Berkshire Hathaway Inc. has agreed to buy Procter & Gamble Co.’s Duracell battery unit.
The complex deal allows Berkshire chairman Warren Buffett to acquire a business he has supported for two decades and reduce his company’s tax bill, Reuters reported Friday.
Berkshire will give P&G US$4.7 billion worth of the shares it owns in the world’s largest consumer products firm.
P&G will inject US$1.8 billion in cash into Duracell before the deal is due to close in next year’s second half.
The transaction announced Thursday helps P&G chief executive A.G. Lafley streamline his company by shedding slow-growing brands. P&G is known for its Tide laundry detergent and Pampers diapers.
Buffett avoids a big tax bill that Berkshire might have incurred if it sold its P&G shares. P&G and Berkshire shares hit record highs this week.
Buying Duracell is a “brilliant move”, said Doug Kass, who is a longtime Berkshire critic.
“Warren loves mature and durable consumer brands that produce predictable cash flow. Duracell fits the bill,” Kass said.

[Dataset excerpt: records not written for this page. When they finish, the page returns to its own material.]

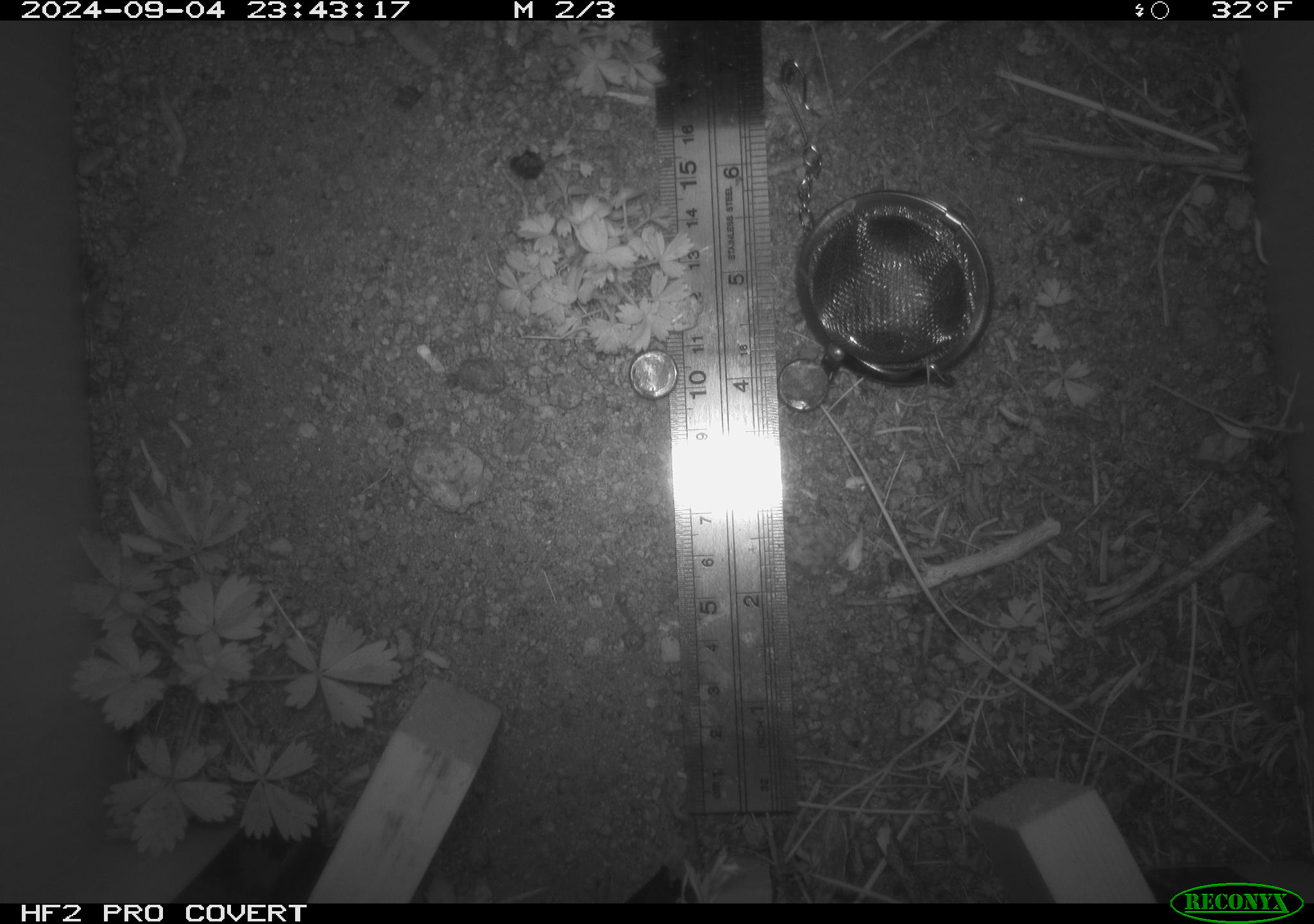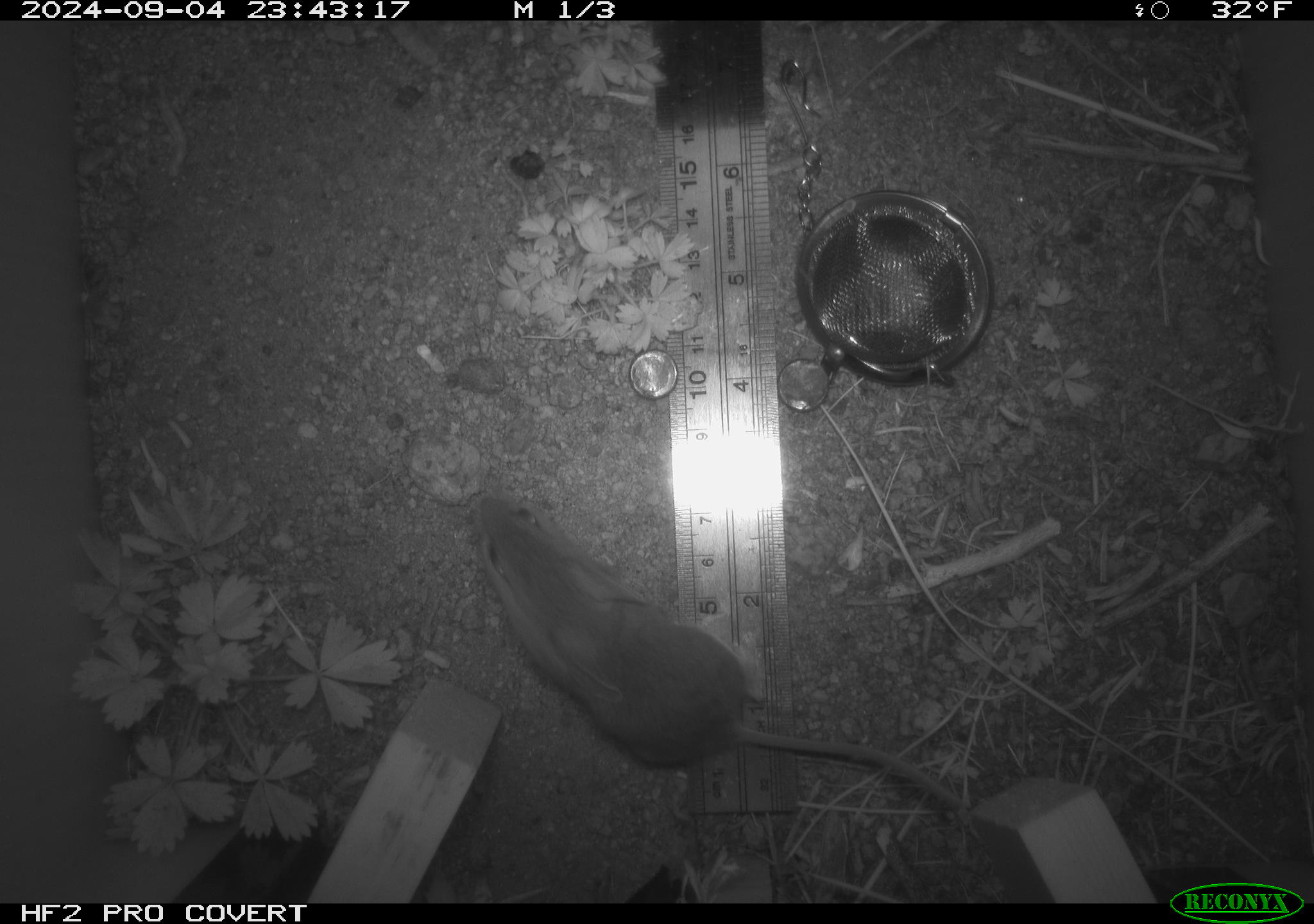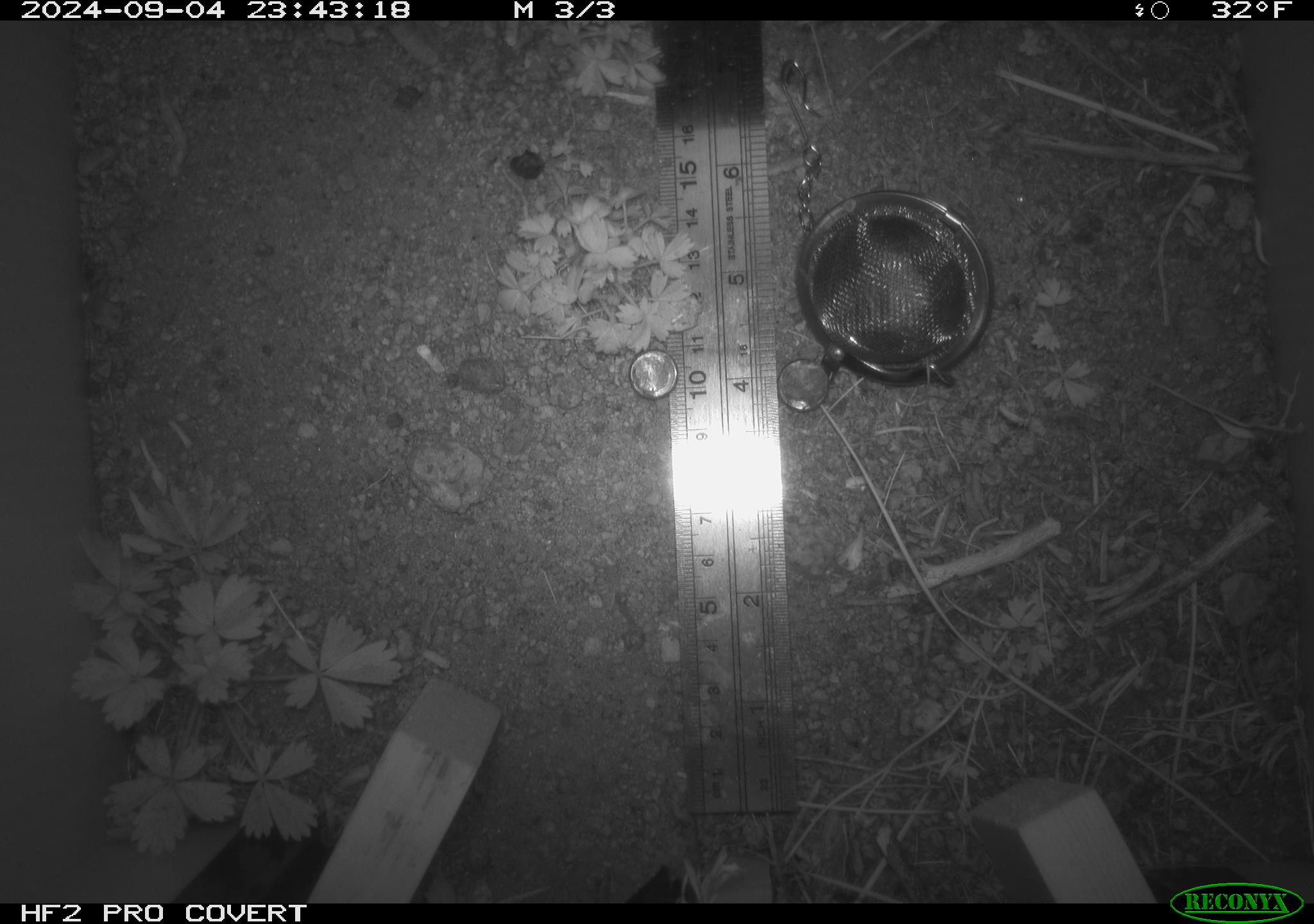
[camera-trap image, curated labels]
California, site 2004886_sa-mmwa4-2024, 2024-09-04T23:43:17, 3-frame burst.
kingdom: Animalia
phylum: Chordata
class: Mammalia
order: Rodentia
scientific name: Rodentia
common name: mouse species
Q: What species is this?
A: Mouse species (Rodentia).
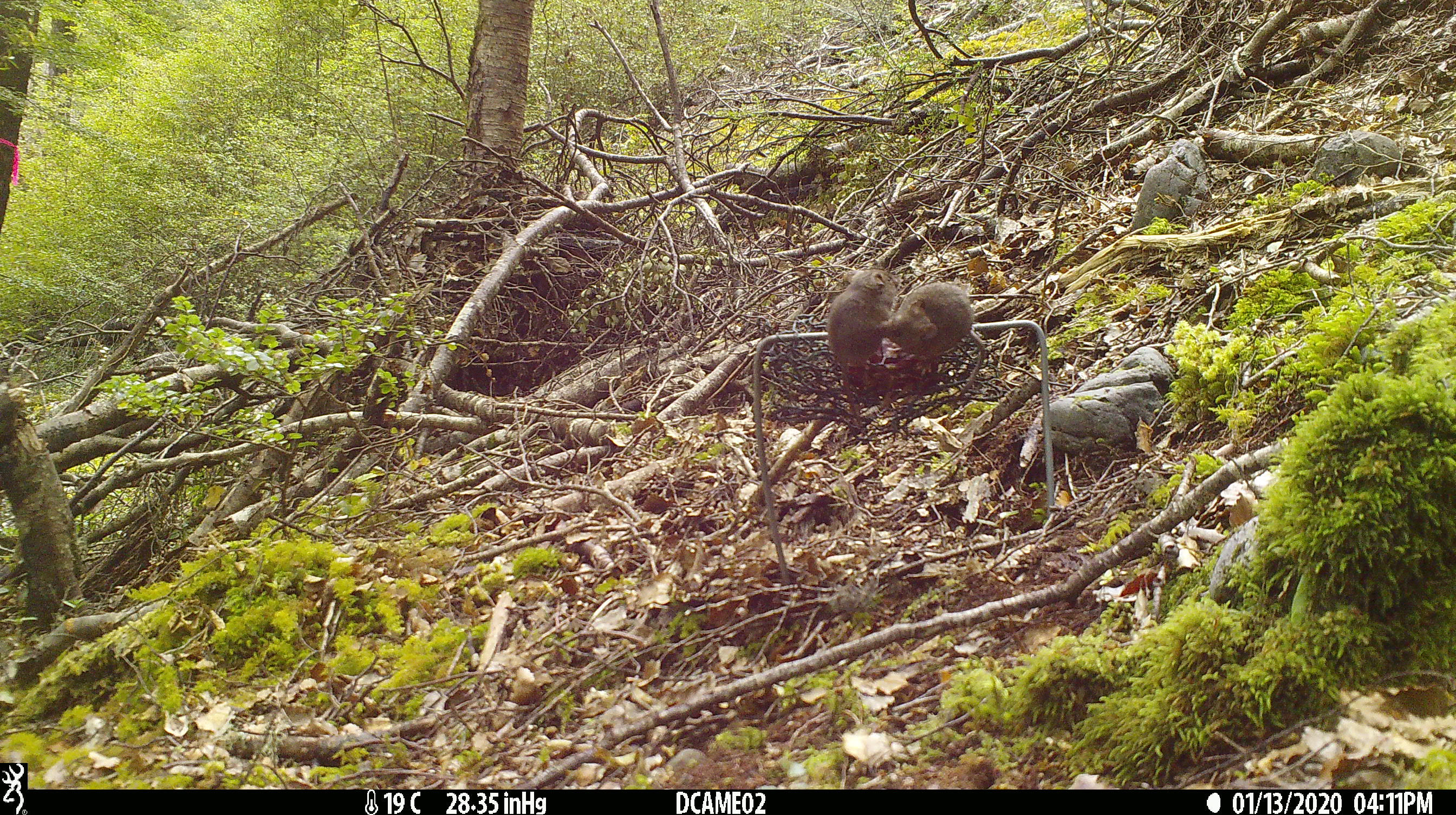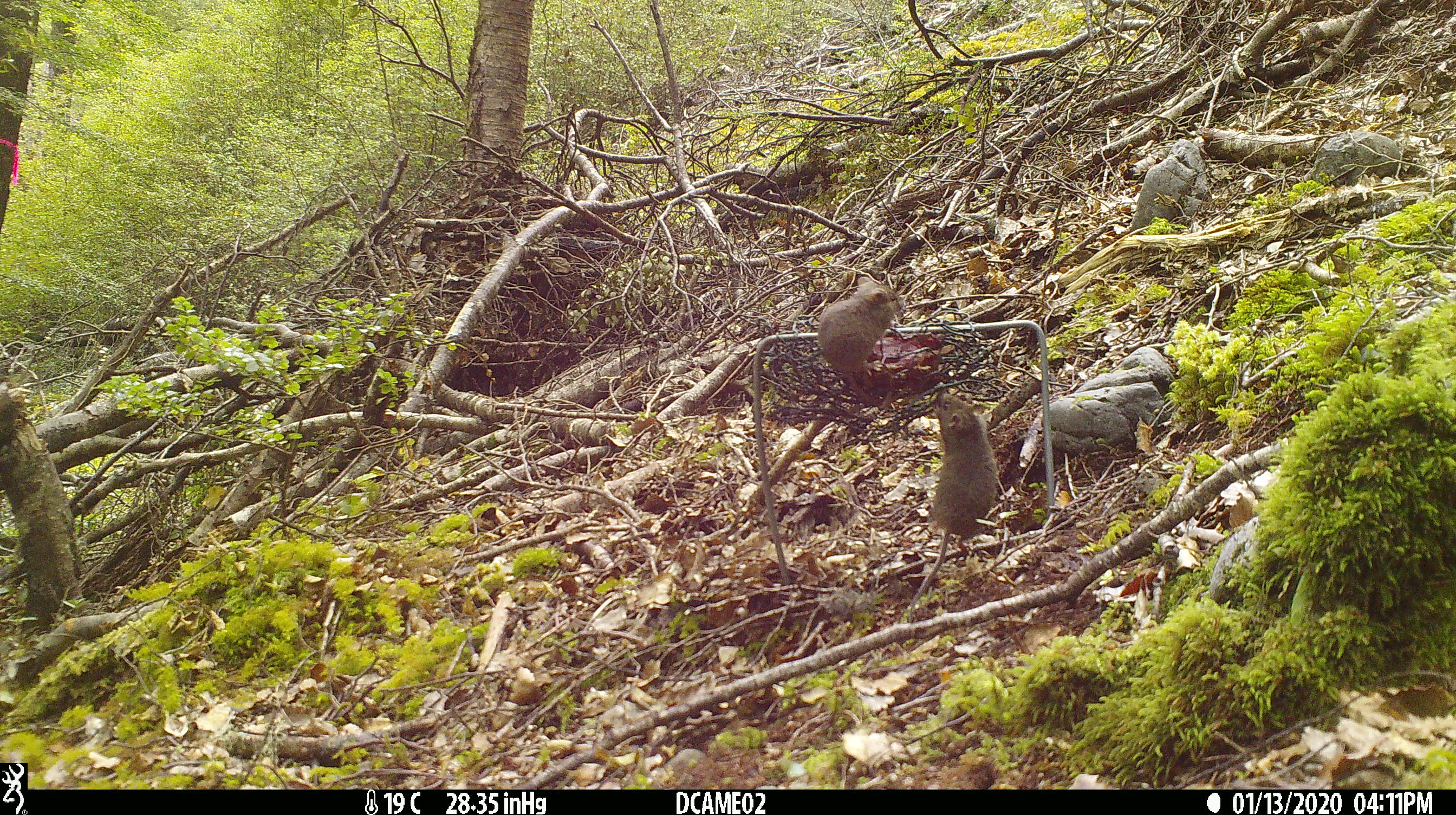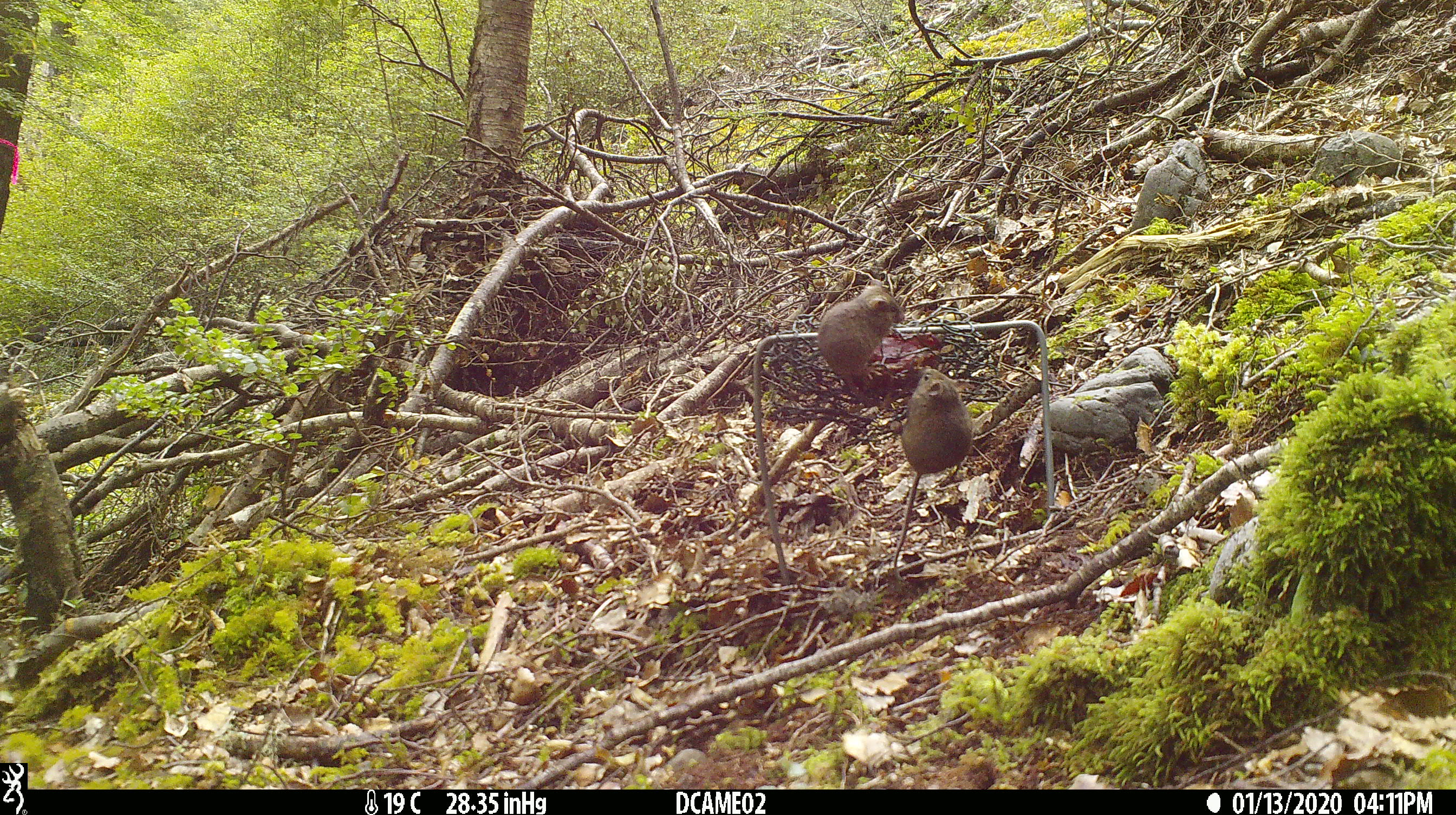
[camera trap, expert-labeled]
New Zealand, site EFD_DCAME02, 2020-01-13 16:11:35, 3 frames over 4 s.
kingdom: Animalia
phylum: Chordata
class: Mammalia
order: Rodentia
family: Muridae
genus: Mus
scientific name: Mus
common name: mouse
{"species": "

Berkshire has said it paid only US$336 million for its 1.9 percent stake in P&G.
“I have always been impressed by Duracell, as a consumer and as a long-term investor in P&G and Gillette,” Buffett said in a statement. Berkshire has owned P&G stock since the consumer goods giant bought Gillette Co. in 2005. Buffett had invested in the shaver manufacturer since 1989.
While Duracell has more than a quarter of the global market for batteries, demand has slackened amid the growth in smartphones and other devices that rely on rechargeable power sources.